## BEGIN ROWS

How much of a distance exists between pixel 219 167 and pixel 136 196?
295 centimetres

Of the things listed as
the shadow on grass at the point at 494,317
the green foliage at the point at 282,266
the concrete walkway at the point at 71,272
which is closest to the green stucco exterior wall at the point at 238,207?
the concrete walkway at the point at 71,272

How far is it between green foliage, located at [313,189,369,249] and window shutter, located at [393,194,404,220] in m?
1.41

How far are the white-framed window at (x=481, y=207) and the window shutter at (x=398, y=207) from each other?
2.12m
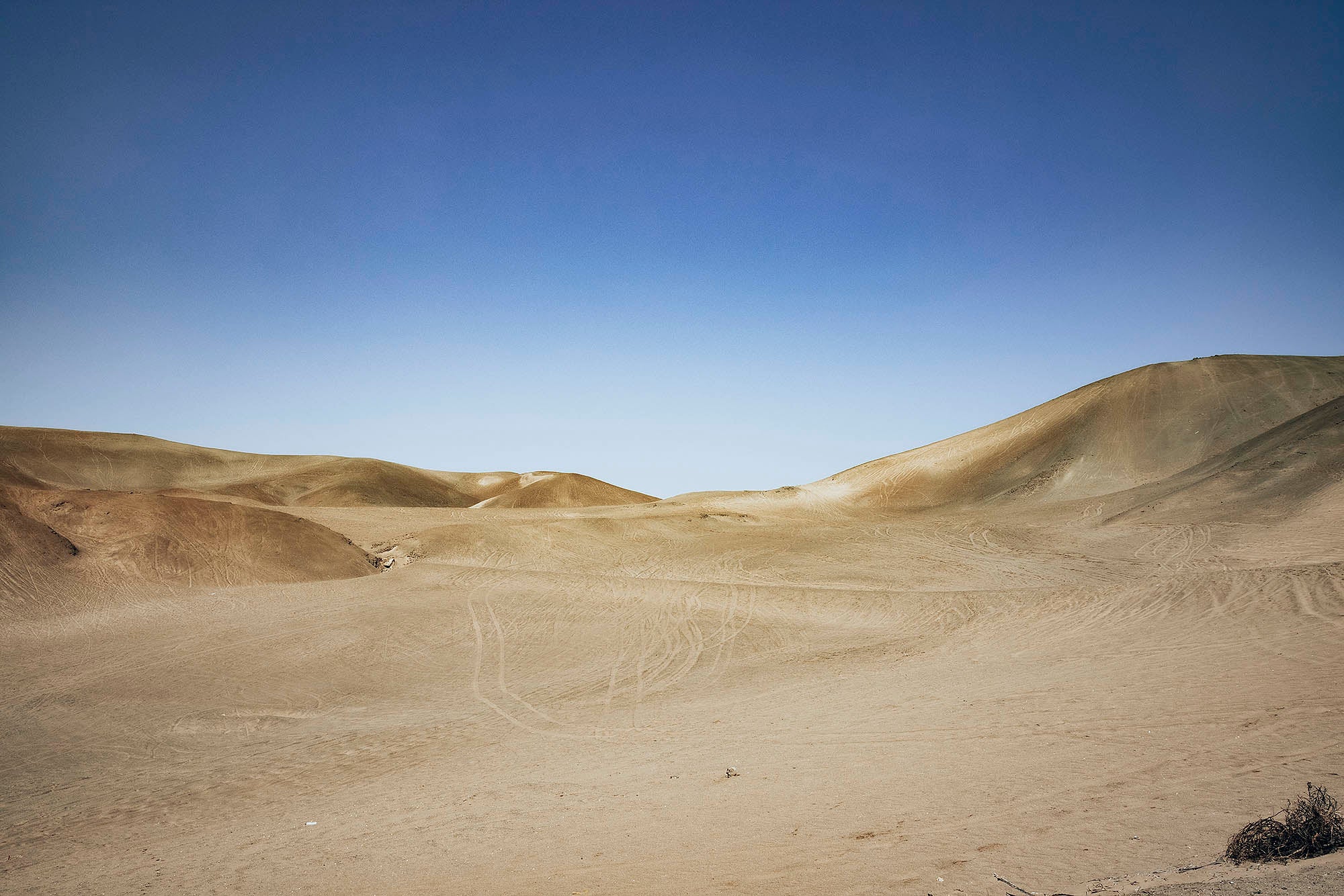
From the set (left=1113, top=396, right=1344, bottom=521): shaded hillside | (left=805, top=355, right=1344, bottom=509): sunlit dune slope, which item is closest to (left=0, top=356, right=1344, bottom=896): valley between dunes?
(left=1113, top=396, right=1344, bottom=521): shaded hillside

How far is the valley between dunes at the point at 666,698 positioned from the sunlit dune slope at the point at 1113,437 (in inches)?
459

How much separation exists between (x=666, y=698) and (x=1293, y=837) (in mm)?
8510

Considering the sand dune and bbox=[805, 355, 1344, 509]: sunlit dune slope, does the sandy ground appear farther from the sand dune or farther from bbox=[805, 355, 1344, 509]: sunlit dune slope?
bbox=[805, 355, 1344, 509]: sunlit dune slope

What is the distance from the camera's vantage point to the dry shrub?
4.28 m

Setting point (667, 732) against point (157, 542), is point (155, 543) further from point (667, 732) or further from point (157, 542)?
point (667, 732)

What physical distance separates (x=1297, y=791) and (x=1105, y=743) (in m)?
1.87

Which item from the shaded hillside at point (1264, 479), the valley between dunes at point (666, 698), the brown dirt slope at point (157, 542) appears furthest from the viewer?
the shaded hillside at point (1264, 479)

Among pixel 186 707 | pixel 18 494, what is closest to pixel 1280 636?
pixel 186 707

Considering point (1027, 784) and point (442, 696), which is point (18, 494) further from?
point (1027, 784)

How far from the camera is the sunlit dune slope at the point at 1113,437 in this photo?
42.2 meters

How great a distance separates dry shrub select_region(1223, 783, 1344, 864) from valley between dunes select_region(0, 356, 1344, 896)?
0.26 m

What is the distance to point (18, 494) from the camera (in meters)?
21.0

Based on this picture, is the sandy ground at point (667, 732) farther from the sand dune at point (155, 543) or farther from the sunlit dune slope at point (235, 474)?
the sunlit dune slope at point (235, 474)

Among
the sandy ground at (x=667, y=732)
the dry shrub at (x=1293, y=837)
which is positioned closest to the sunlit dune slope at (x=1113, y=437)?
the sandy ground at (x=667, y=732)
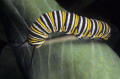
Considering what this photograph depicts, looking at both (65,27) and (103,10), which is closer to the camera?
(65,27)

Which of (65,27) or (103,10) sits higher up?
(103,10)

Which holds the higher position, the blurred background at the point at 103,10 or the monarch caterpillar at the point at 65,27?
the blurred background at the point at 103,10

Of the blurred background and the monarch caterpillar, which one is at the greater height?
the blurred background

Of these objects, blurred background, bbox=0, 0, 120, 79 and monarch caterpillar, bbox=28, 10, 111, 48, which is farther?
blurred background, bbox=0, 0, 120, 79

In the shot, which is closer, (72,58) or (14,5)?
(72,58)

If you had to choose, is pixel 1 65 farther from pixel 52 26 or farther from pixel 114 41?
pixel 114 41

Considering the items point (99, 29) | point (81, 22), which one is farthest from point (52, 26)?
point (99, 29)

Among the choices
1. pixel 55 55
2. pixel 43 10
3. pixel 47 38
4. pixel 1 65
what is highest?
pixel 43 10

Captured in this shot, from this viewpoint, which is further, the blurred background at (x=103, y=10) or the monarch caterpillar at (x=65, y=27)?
the blurred background at (x=103, y=10)
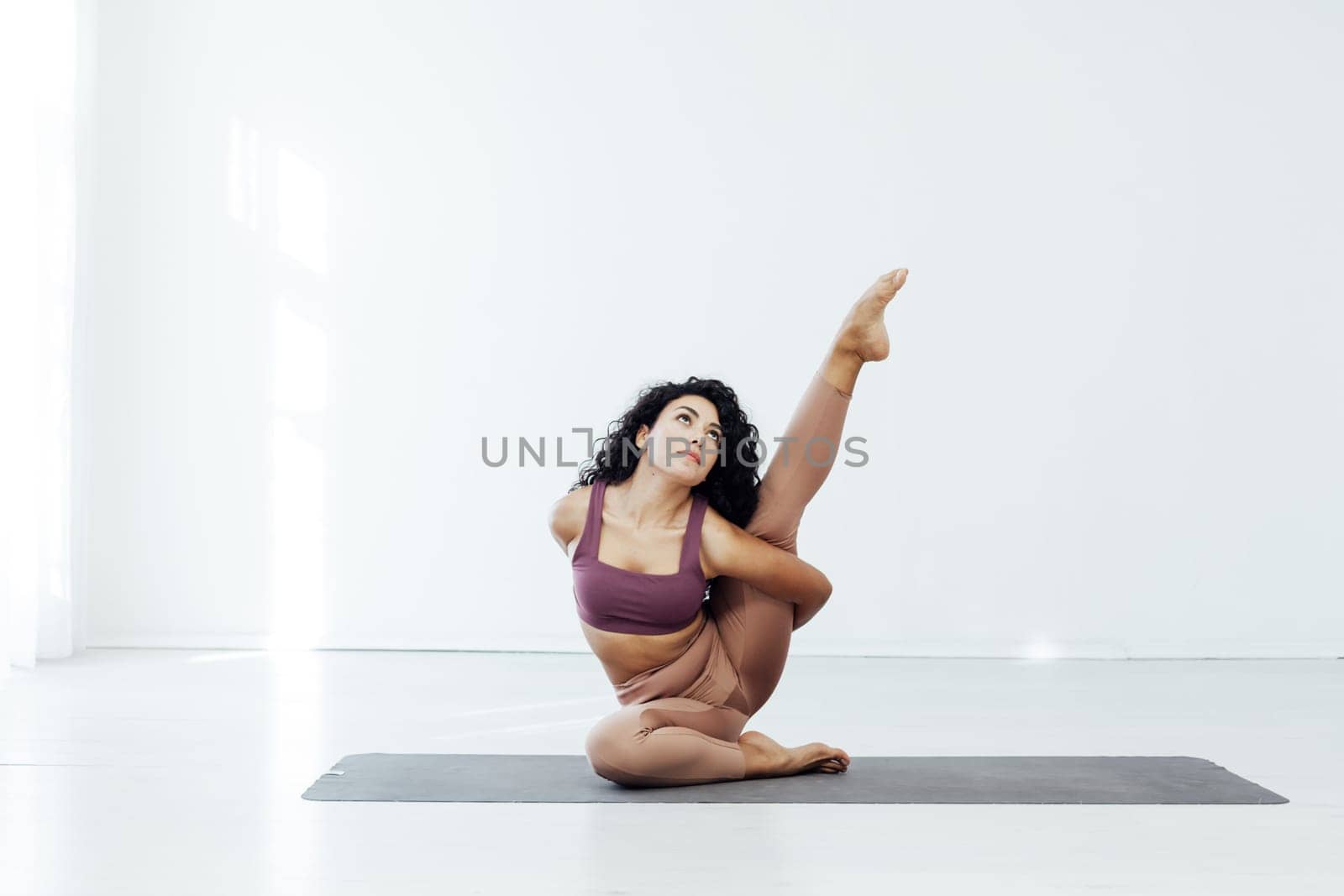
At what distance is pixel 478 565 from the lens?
5.06 metres

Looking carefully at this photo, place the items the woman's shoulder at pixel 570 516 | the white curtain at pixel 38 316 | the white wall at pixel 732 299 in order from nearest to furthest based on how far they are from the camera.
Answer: the woman's shoulder at pixel 570 516, the white curtain at pixel 38 316, the white wall at pixel 732 299

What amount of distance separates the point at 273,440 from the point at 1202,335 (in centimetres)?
366

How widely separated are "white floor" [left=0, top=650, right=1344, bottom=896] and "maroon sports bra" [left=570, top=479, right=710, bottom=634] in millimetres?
407

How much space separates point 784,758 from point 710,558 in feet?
1.48

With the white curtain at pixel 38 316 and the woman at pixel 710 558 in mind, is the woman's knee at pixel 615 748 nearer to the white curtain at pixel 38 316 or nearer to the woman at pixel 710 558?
the woman at pixel 710 558

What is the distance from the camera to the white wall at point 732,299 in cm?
504

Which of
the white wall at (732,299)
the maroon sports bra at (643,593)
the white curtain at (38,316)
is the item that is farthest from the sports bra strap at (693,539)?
the white curtain at (38,316)

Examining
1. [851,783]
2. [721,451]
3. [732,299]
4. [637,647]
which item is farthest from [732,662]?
[732,299]

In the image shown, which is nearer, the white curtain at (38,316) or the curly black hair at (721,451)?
the curly black hair at (721,451)

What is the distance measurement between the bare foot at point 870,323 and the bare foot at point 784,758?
0.85m

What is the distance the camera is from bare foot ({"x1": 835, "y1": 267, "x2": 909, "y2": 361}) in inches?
107

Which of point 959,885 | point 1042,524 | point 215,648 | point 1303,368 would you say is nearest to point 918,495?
point 1042,524

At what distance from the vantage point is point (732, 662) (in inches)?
110

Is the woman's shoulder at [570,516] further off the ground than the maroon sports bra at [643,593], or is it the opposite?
the woman's shoulder at [570,516]
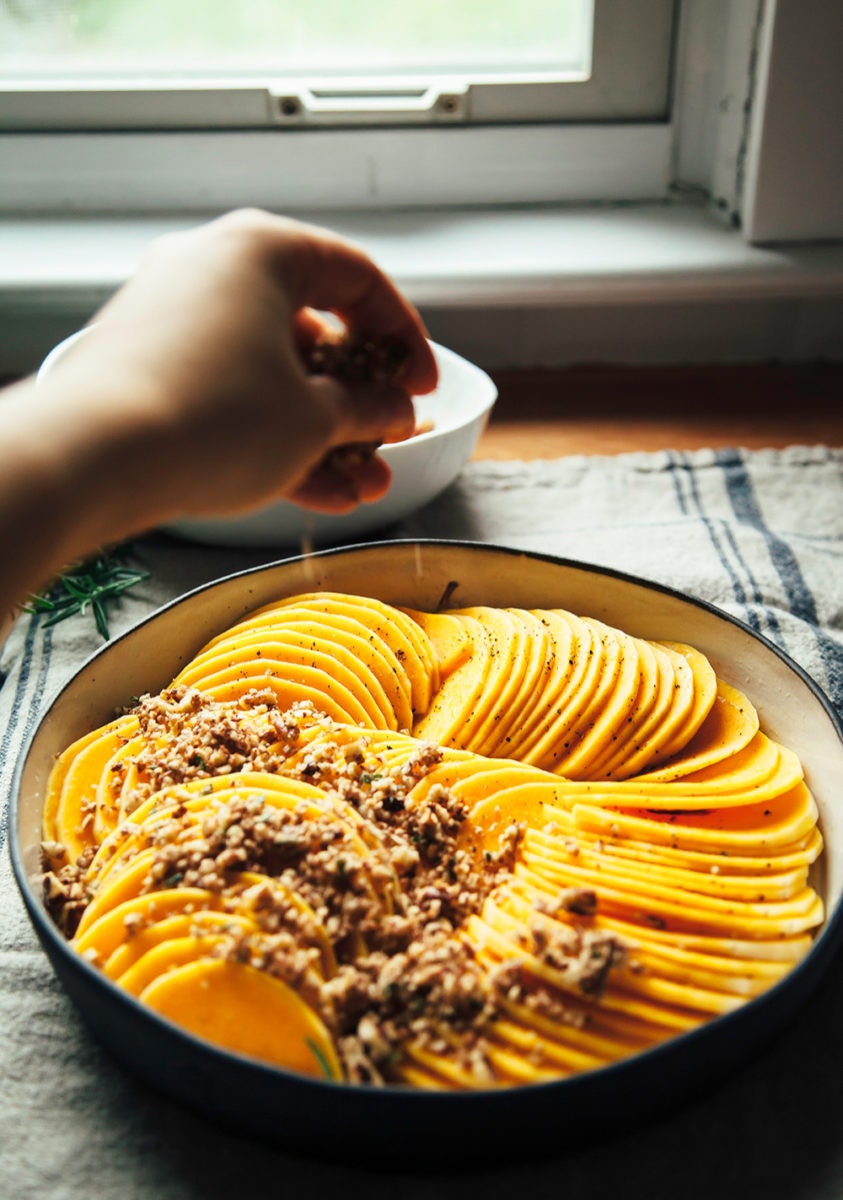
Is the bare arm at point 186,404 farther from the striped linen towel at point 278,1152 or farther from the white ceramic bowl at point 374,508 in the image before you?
the white ceramic bowl at point 374,508

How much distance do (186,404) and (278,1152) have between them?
0.71m

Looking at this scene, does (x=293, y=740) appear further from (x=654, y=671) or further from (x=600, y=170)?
(x=600, y=170)

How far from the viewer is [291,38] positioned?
8.51 ft

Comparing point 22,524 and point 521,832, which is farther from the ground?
point 22,524

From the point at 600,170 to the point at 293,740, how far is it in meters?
1.97

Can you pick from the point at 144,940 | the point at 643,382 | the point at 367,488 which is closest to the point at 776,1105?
the point at 144,940

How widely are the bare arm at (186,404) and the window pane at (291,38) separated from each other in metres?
1.86

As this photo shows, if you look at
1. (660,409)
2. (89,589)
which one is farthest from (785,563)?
(89,589)

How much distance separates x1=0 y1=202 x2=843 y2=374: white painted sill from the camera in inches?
95.3

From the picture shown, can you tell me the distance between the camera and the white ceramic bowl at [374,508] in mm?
1822

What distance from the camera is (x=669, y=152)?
8.77 feet

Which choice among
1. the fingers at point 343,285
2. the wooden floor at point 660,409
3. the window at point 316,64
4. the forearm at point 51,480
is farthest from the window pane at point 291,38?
the forearm at point 51,480

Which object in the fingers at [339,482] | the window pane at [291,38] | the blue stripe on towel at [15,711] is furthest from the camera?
the window pane at [291,38]

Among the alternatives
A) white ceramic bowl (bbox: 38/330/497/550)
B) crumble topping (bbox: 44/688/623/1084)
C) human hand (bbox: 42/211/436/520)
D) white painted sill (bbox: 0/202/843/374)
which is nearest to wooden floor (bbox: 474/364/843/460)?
white painted sill (bbox: 0/202/843/374)
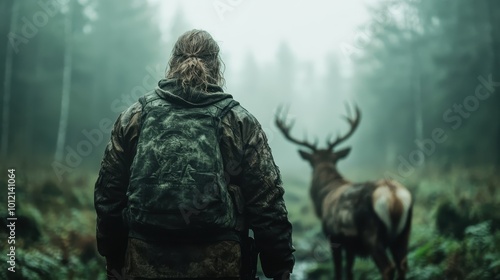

## END ROWS

Pull out every line above that contains the word "sunlit" and copy each one in full.

**RESPONSE**
From the set (left=1113, top=396, right=1344, bottom=521): shaded hillside | (left=805, top=355, right=1344, bottom=509): sunlit dune slope, which item is closest to (left=0, top=356, right=1344, bottom=896): valley between dunes?
How far is the valley between dunes at the point at 666,698 positioned from the sunlit dune slope at the point at 1113,437 (in inches)?
Considering the sand dune and bbox=[805, 355, 1344, 509]: sunlit dune slope, does the sandy ground appear farther from the sand dune or farther from bbox=[805, 355, 1344, 509]: sunlit dune slope?
bbox=[805, 355, 1344, 509]: sunlit dune slope
How far from the camera is the sunlit dune slope at the point at 1113,437 in this photo?
Based on this picture, is the sandy ground at point (667, 732) farther from the sand dune at point (155, 543) or farther from the sunlit dune slope at point (235, 474)?
the sunlit dune slope at point (235, 474)
which is positioned closest to the sunlit dune slope at (x=1113, y=437)?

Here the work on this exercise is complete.